## Ödev:
Metin parçasında "B)Medyanın temsil ettiği" ile "kalmışsınız Başbakan’ın akreditasyonundan?" arasındaki bölümü, iki uç da dahil olmak üzere yeniden yazın ve "iftar masasından" ifadesini "akşam sofrasından" olarak değiştirin.

## Metin Parçası:

>>>>

Ayrımcılık yapan Başbakan suçlu da, o yemeğe katılan medya temsilcileri sütten çıkma ak kaşık mı?


B)Medyanın temsil ettiği değerler
Önünü iliklediğini vurgulamak için elini ceket düğmesinden bir an olsun ayırmayanı, 3 milyar 755 milyon liralık cezaya uğrayan kendileri değilmişçesine uzlaşma kahkahalarıyla tokalaşanı, başının okşanmasını bekleyeni, üç numaralı koyun bakışını atıp biata hazırım mesajı çakanı, kırmızı kurdele takılmış öğrenci edasıyla kasım kasım kasılanı ile medyanın sütten çıkan ak kaşık olmadığı ortada da, ağızlarının suyunun akışına şahit olduğumuz o iftar masasından sonra, çoğunun aktan çıkan kaşıklar olarak topluma kimbilir neleri ‘yedirmeye’ kalkışacaklarından eminim.
Genelkurmay’ın akreditasyon uygulamasını protesto etmek üzere kaleminden kan damlayan abiler; bakıyorum da iktidarın korku politikası, Demokles’in kılıcı gibi tepenizde sallanırken pek memnun kalmışsınız Başbakan’ın akreditasyonundan?
Ha siz bir de Genelkurmay’ın 30 Ağustos resepsiyonunda, davetlilerin Başbuğ ve kuvvet komutanları ile tokalaşmak için kapıda oluşturduğu kuyruğu eleştirmiştiniz değil mi?

<<<<

## Verilen Bilgiler:
>>>>

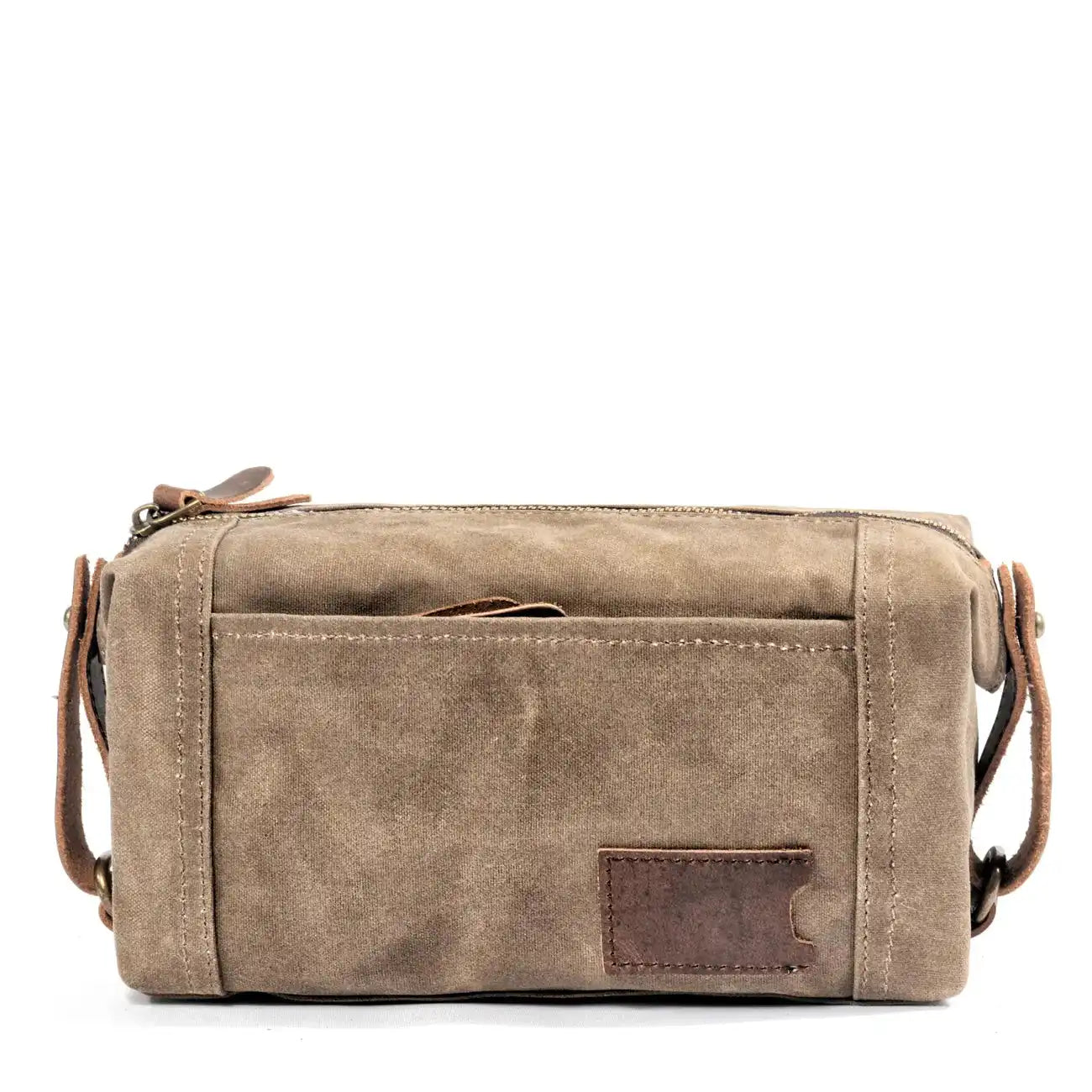 Waterproof canvas toiletry bag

<<<<

## Alıştırma Çözümü:
B)Medyanın temsil ettiği değerler
Önünü iliklediğini vurgulamak için elini ceket düğmesinden bir an olsun ayırmayanı, 3 milyar 755 milyon liralık cezaya uğrayan kendileri değilmişçesine uzlaşma kahkahalarıyla tokalaşanı, başının okşanmasını bekleyeni, üç numaralı koyun bakışını atıp biata hazırım mesajı çakanı, kırmızı kurdele takılmış öğrenci edasıyla kasım kasım kasılanı ile medyanın sütten çıkan ak kaşık olmadığı ortada da, ağızlarının suyunun akışına şahit olduğumuz o akşam sofrasından sonra, çoğunun aktan çıkan kaşıklar olarak topluma kimbilir neleri ‘yedirmeye’ kalkışacaklarından eminim.
Genelkurmay’ın akreditasyon uygulamasını protesto etmek üzere kaleminden kan damlayan abiler; bakıyorum da iktidarın korku politikası, Demokles’in kılıcı gibi tepenizde sallanırken pek memnun kalmışsınız Başbakan’ın akreditasyonundan?